Required actions:
1. Answer these questions about the Orange Ave. album text, one line each:
(a) At which studios was the album recorded?
(b) What position did the album reach on the Billboard 200?
(c) What is the album named after?
2. In the Orange Ave. album text, rewrite the part that opens with the words containing "Singles from Orange" and closes with "the band's hometown.", changing "downtown" to "central".
3. According to the Orange Ave. album text, why does the album have the title Orange Ave.?

Text for analysis:
***

Studio album by Seven Mary Three
- Released: July 14, 1998
- Recorded: February 1998 – March 1998 at Ardent Studios in Memphis, TN and Morrisound Recording in Tampa, FL
- Genre: Rock, post-grunge
- Length: 47:27
- Label: Atlantic
- Producer: Tom Morris Jason Pollock Jason Ross

Seven Mary Three chronology
| B-Sides & Rarities (1997) | Orange Ave. (1998) | The Economy of Sound (2001) |

Singles from Orange Ave.
- "Over Your Shoulder" Released: 1998; "Each Little Mystery" Released: 1998;

= Orange Ave. =

Orange Ave. is the fourth studio album by American post-grunge band Seven Mary Three. It was released on July 14, 1998, on Atlantic Records. The album peaked at No. 121 on the Billboard 200. The album is named after a street running through downtown Orlando, Florida, the band's hometown.

***

Extracted data:
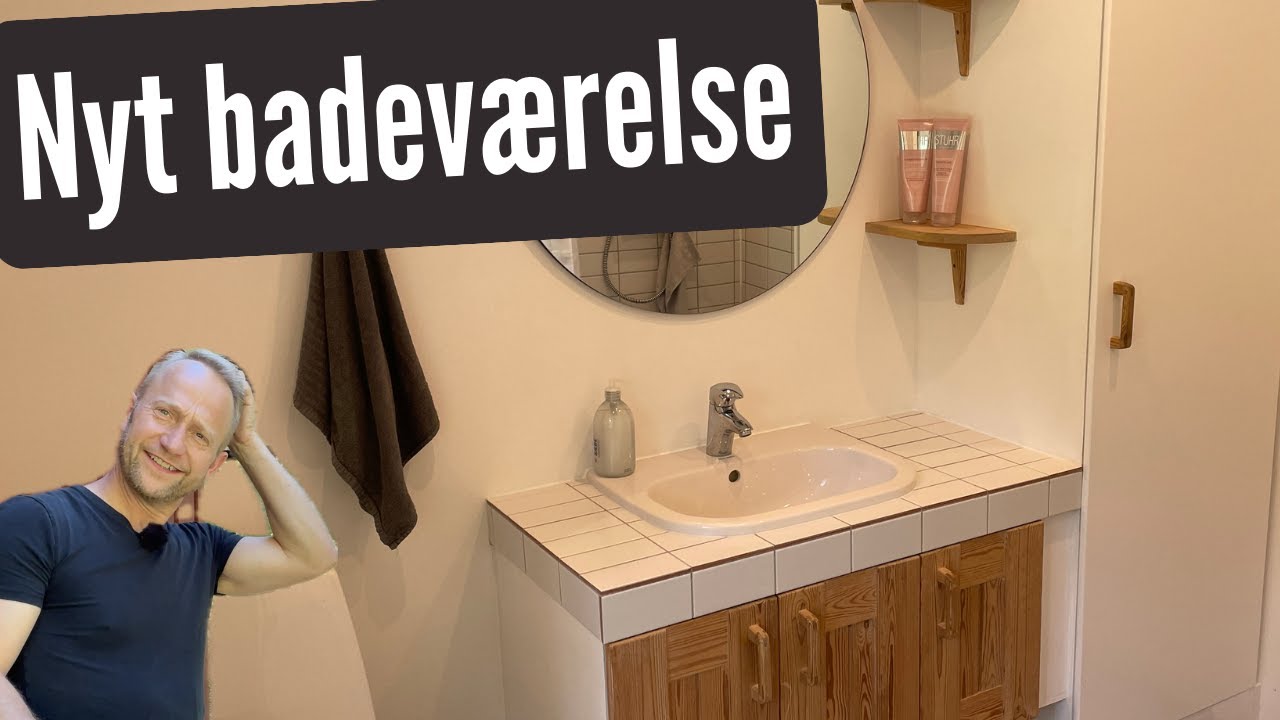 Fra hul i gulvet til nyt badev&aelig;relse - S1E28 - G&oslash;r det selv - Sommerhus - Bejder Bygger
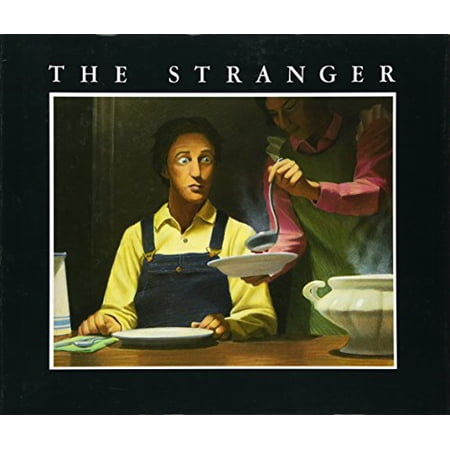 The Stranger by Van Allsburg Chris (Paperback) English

***

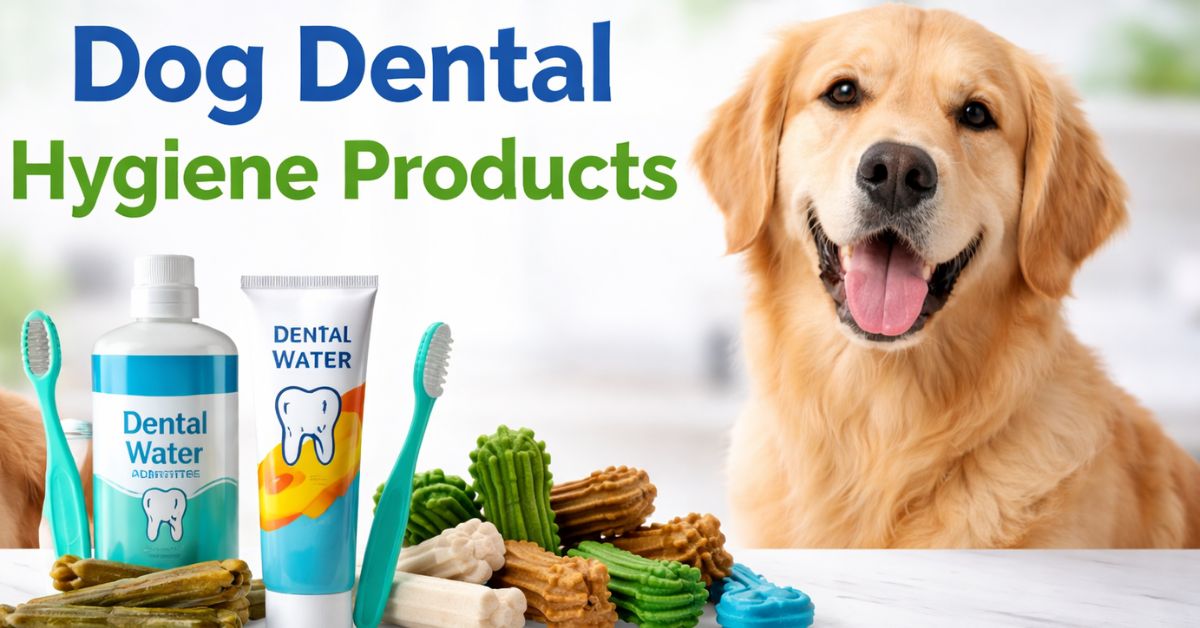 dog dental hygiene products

***

Problem solutions:
1.
(a) Ardent Studios in Memphis, TN and Morrisound Recording in Tampa, FL
(b) No. 121
(c) A street running through downtown Orlando, Florida, the band's hometown

2.
Singles from Orange Ave.
- "Over Your Shoulder" Released: 1998; "Each Little Mystery" Released: 1998;

= Orange Ave. =

Orange Ave. is the fourth studio album by American post-grunge band Seven Mary Three. It was released on July 14, 1998, on Atlantic Records. The album peaked at No. 121 on the Billboard 200. The album is named after a street running through central Orlando, Florida, the band's hometown.

3. The album is named after a street running through downtown Orlando, Florida, which is the band's hometown.